Is there an example of an inner product space $V$ and a dense subspace $D$ whose codimension is $1$?
In other words, there exists $z\in V$ such that every element of $V$ can be written in the form $e+\lambda z$ for some $e\in E$ and some scalar $\lambda$.
As Kavi Rama Murthy says in the comments, "Every infinte dimensional inner product space has a discontinuous linear functional f and the kernel of such a functional is dense and has codimension 1".
I would like to add a proof of the fact that every infinite dimensional normed space (in general) has an unbounded linear functional.

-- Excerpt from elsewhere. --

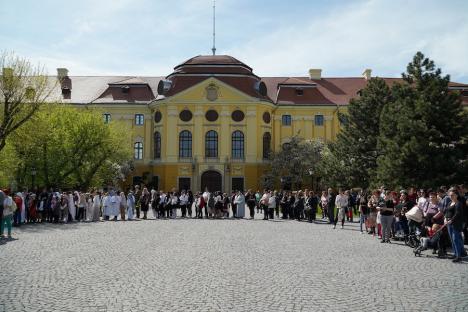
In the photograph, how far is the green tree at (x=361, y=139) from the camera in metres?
34.5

The kernel of a linear functional on a Banach space is either closed or dense: the kernel is closed if-f the functional is bounded. The kernel is dense if-f the functional is unbounded, see this post.
So let $X$ be a normed space with infinite dimension. Take $\{x_n\}$ a linearly independent subset of $X$ (which is possible, since $X$ has infinite dimension) and extend it to a Hamel basis of $X$, say $\{x_n\}_{n=1}^\infty\cup Z$, where $Z\subset X\setminus(\{x_n\}_{n=1}^\infty)$. We define a functional on the basis and we extend it linearly on all $X$. We simply set $f(x_n)=n\cdot\|x_n\|$ and $f(z)=0$ for all $z\in Z$. Note that $f$ cannot be bounded: if $|f(x)|\leq c\|x\|$ for all $x\in X$ for some $c>0$, then $n\|x_n\|\leq c\|x_n\|$ for all $n$, which is impossible since $\mathbb{N}$ has no upper bound.